HB3341 (INS-DEPT/MARKET CONDUCT STUDY) – Comprehensive Summary

Overview
HB3341 would amend the Department of Insurance Law (Civil Administrative Code of Illinois) to create new procedures governing market conduct studies and the imposition of fines on insurance companies. The bill adds a requirement that the Department of Insurance (DOI) must obtain approval from the General Assembly before any fines are levied, and it establishes a formal hearing and appeal process involving legislative committees and a public-facing timeline.

What the bill would do
- Add a new provision (20 ILCS 1405/1405-52) establishing market conduct studies and hearings requirements.
- Require DOI to file any market conduct studies seeking to levy fines against an insurance company with the General Assembly before each legislative session, with the General Assembly’s approval needed prior to levying any fines.
- Require the DOI to conduct a hearing with the House Insurance Committee and Senate Insurance Committee before any further proceedings on the proposed fines.
- Create an appeal process for proposed fines, with a 30-day window after the committee hearings to schedule and conduct appeals prior to public announcements of the fines.

Key provisions and details
- New statute: 20 ILCS 1405/1405-52 (Market conduct studies and hearings).
- Approval gate: Fines may not be levied without General Assembly approval; the DOI must present market conduct studies seeking fines to the GA beforehand.
- Legislative oversight: A hearing must be held with the House Insurance Committee and Senate Insurance Committee before any further steps on the fines.
- Due-process timeline: If fines are proposed, an appeal process must be scheduled within 30 days after the committee hearings, prior to public announcements.
- Scope: Applies to market conduct studies that seek to levy fines against insurance companies; impacts the DOI and insurers subject to DOI enforcement.

Affected parties
- Department of Insurance (DOI): Responsible for filing, presenting, and implementing market conduct studies and fines under the new process.
- General Assembly: Acts as the approval body for fines.
- House Insurance Committee and Senate Insurance Committee: Required to hold hearings and participate in the process before fines proceed.
- Insurance companies subject to fines: Potentially subject to fines only after GA approval and after the hearing and appeal processes.
- Public: Affected by the requirement that any fines be announced only after the appeal window and hearings.

Status and timeline
- Introduced: February 2025 (Rep.
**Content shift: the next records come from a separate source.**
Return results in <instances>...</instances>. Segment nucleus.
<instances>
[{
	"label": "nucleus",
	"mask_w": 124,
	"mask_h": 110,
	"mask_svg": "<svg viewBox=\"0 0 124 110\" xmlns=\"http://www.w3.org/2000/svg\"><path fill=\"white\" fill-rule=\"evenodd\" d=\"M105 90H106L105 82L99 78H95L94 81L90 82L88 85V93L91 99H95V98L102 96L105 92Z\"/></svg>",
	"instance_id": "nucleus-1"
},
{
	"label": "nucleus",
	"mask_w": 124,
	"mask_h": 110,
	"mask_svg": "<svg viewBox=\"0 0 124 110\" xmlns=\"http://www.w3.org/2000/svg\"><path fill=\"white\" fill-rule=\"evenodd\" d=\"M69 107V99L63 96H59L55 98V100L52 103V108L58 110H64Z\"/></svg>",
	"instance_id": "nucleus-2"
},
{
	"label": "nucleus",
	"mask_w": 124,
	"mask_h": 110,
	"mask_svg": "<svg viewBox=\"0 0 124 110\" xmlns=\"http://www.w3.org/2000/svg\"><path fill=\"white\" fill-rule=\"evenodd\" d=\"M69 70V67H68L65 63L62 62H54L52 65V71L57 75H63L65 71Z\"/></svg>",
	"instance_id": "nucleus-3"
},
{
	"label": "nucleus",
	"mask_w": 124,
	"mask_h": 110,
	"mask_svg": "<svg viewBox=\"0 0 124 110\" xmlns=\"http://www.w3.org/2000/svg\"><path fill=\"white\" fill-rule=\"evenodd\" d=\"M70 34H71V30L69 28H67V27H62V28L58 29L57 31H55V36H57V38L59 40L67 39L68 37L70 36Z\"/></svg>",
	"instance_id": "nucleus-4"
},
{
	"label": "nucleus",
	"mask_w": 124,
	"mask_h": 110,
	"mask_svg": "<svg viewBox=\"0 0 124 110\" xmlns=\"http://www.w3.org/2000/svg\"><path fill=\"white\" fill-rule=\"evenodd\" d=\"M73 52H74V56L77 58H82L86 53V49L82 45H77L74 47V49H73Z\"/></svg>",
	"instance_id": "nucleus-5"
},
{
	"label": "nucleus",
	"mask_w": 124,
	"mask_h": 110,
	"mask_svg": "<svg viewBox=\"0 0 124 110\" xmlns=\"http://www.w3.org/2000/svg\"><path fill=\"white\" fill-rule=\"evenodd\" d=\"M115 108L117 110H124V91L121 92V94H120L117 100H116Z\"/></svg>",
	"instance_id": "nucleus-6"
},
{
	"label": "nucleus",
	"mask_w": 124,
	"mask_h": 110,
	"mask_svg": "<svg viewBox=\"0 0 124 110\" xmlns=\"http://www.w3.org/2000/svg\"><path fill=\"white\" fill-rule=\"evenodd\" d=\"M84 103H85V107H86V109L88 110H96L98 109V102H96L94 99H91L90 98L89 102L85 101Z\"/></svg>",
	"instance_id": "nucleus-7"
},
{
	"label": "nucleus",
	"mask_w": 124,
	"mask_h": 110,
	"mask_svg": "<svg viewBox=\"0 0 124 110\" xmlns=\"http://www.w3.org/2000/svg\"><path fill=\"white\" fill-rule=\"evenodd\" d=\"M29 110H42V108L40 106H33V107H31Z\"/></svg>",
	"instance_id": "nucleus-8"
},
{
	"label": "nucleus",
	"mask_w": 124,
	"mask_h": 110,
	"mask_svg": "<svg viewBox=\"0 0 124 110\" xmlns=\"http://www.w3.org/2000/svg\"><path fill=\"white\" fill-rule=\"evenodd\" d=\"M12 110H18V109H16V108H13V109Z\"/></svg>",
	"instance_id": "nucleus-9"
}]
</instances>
Thaddeus Jones).
- Legislative actions show a progression through Rules and Executive committees, with initial readings in February and March 2025.
- Current status: Rule 19(a) / Re-referred to Rules Committee (as of the latest actions listed).

Notes
- The wording includes “before each legislative session,” which implies the DOI must file prior to sessions; interpretations may depend on how sessions are scheduled and how “before” is defined administratively.
- The bill emphasizes procedural transparency and due process in the imposition of fines.

This summary captures the bill’s intent to add legislative oversight, hearings, and a 30-day appeal window to the DOI’s process for market conduct fines.

Compiled from official sources — confirm details with the bill’s official record.